For chat interfaces, stream LLM tokens using Server-Sent Events (SSE).

from fastapi.responses import StreamingResponse

@app.post("/stream")
async def stream_response(request: PromptRequest):
    async def stream():
        async with httpx.AsyncClient() as client:
            async with client.stream(
                "POST",
                "https://api.openai.com/v1/chat/completions",
                headers={"Authorization": f"Bearer {os.getenv('OPENAI_API_KEY')}"},
                json={
                    "model": request.model,
                    "messages": [{"role": "user", "content": request.prompt}],
                    "stream": True,
                },
            ) as response:
                async for chunk in response.aiter_text():
                    yield chunk
    return StreamingResponse(stream(), media_type="text/event-stream")

Use Cases

  • AI Customer Support Backend: Serve chatbots with real-time LLMs.

  • Document QA Systems: Combine FastAPI, RAG, and embeddings.

  • Coding Assistants: Deploy private GPT endpoints for dev tools.

  • Enterprise Knowledge Portals: Secure internal AI APIs.

Limitations & Considerations

  • Latency: Cold API starts and token generation delay.

  • Rate Limits: Apply exponential backoff or retry queues.

  • Cost Control: Cache aggressively and truncate long histories.

  • Data Privacy: Avoid sending sensitive text to third-party APIs.

  • Model Switching: Abstract API layer for portability across LLMs.

Common Fixes

ProblemLikely CauseFix
429 Too Many RequestsOpenAI rate limitAdd async sleep/retry
JSON Decode ErrorAPI streamingUse incremental decoding
Context cutoffToken overflowImplement truncation logic

Example Workflow JSON

{
  "workflow": {
    "name": "Generate Context-Aware Answer",
    "steps": [
      {"load_context": "from vector db"},
      {"format_prompt": "inject context + user query"},
      {"query_llm": "POST /generate"},
      {"cache_response": "Redis"},
      {"return_output": "to client"}
    ]
  }
}

FAQs

Q1: Can I host this backend on AWS Lambda or Cloud Run?
Yes.
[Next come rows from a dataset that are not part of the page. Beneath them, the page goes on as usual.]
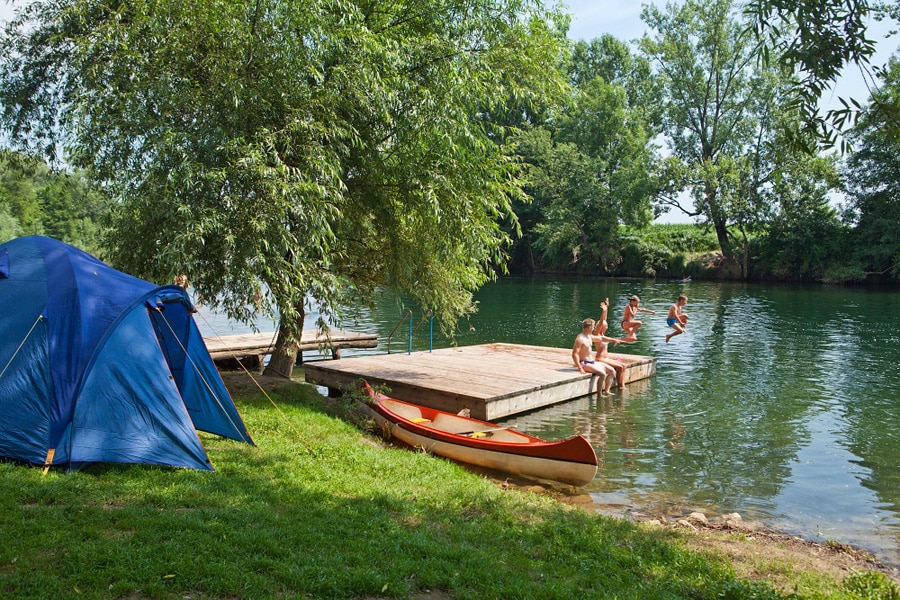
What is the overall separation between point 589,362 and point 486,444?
6.50 metres

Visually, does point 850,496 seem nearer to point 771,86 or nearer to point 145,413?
point 145,413

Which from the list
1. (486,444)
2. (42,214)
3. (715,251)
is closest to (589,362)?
(486,444)

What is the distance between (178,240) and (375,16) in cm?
597

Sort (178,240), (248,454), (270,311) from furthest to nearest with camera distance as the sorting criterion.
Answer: (270,311) → (178,240) → (248,454)

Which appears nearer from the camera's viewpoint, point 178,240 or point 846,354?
point 178,240

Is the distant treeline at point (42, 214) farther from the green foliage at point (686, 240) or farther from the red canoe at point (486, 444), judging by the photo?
the red canoe at point (486, 444)

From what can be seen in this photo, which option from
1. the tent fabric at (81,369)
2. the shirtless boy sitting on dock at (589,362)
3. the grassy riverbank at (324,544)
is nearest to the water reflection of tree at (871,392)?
the grassy riverbank at (324,544)

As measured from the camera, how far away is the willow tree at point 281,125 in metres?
9.62

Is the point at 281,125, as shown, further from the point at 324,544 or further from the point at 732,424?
the point at 732,424

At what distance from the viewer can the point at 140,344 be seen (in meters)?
7.67

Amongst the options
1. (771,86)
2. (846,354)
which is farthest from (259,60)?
(771,86)

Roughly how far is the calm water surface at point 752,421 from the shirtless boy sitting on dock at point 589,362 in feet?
1.27

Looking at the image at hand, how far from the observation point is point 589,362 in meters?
15.6

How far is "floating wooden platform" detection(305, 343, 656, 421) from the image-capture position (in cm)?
1266
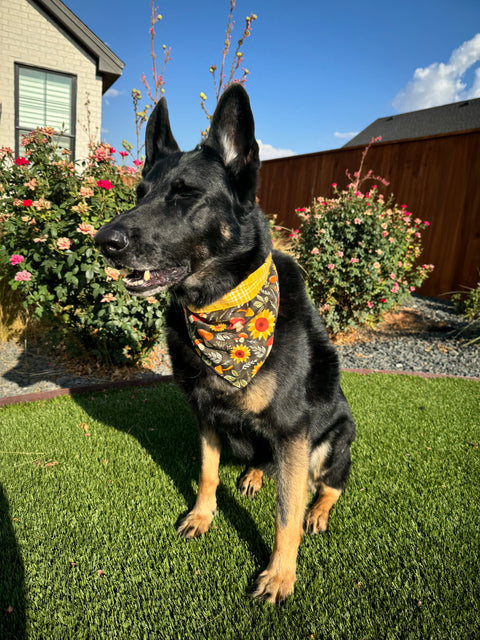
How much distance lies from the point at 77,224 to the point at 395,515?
366cm

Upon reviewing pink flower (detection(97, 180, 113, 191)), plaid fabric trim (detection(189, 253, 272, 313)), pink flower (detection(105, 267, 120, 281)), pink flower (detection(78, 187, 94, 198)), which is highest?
pink flower (detection(97, 180, 113, 191))

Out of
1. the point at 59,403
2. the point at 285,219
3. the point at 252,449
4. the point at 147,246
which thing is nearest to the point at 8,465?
the point at 59,403

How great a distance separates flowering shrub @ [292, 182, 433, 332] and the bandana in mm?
4196

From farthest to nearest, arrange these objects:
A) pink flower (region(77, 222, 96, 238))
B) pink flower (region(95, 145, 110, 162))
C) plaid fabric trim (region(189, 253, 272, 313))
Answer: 1. pink flower (region(95, 145, 110, 162))
2. pink flower (region(77, 222, 96, 238))
3. plaid fabric trim (region(189, 253, 272, 313))

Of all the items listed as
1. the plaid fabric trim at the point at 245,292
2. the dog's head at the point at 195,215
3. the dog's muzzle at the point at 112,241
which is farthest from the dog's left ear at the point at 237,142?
the dog's muzzle at the point at 112,241

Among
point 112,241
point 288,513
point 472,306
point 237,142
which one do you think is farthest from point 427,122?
point 288,513

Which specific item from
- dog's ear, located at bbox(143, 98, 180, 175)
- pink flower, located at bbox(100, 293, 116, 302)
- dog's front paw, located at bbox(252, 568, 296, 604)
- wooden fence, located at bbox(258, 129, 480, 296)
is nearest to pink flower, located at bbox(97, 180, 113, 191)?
pink flower, located at bbox(100, 293, 116, 302)

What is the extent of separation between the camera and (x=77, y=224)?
12.8 ft

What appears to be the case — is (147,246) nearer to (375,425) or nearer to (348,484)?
(348,484)

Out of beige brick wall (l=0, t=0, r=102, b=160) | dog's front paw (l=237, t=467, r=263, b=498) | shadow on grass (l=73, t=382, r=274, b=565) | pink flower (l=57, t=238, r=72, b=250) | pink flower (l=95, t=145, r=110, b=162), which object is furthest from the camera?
beige brick wall (l=0, t=0, r=102, b=160)

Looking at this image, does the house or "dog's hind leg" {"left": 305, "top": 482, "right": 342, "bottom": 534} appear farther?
the house

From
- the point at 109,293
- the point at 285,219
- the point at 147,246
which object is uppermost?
the point at 285,219

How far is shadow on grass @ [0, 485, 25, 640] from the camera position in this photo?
159 centimetres

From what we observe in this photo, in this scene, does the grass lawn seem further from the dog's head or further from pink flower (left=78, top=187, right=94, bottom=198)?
pink flower (left=78, top=187, right=94, bottom=198)
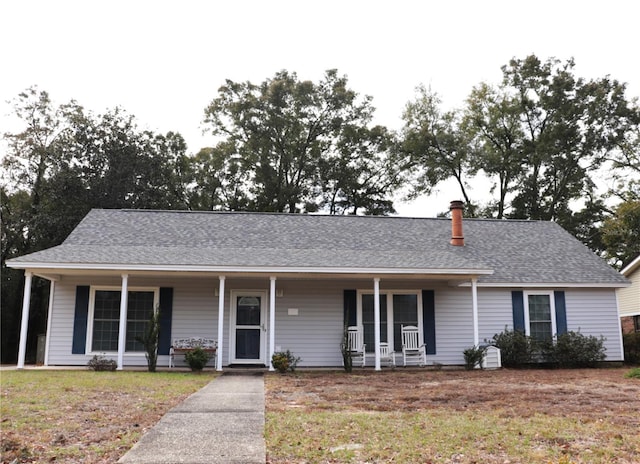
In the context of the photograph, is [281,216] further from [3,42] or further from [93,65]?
[3,42]

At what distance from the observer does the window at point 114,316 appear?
1407 centimetres

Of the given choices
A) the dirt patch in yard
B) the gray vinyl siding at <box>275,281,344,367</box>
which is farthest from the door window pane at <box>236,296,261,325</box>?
the dirt patch in yard

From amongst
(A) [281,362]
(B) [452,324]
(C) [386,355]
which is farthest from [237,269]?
(B) [452,324]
Use uvicorn with ASGI adapter. Lambda cold starts may add latency; prefer Cloud Run or ECS for persistent connections.

Q2: Can I use open-source LLMs locally?
Yes. Swap out the HTTP call for libraries like transformers or ollama running Mistral or Llama 3.

Q3: How do I add authentication?
Use Depends(get_current_user) with fastapi.security.OAuth2PasswordBearer.

Q4: How to handle multiple models dynamically?
Define a model router that reads from a config mapping model_name → API_URL.

References

Conclusion

FastAPI provides the speed, async support, and modular design needed for AI backends. When combined with LLMs, caching, and RAG, it becomes a full-stack foundation for deploying generative AI features in production.

Building an AI backend is not about just calling an API—it’s about engineering scalable, reliable, and privacy-conscious AI systems that integrate seamlessly with applications.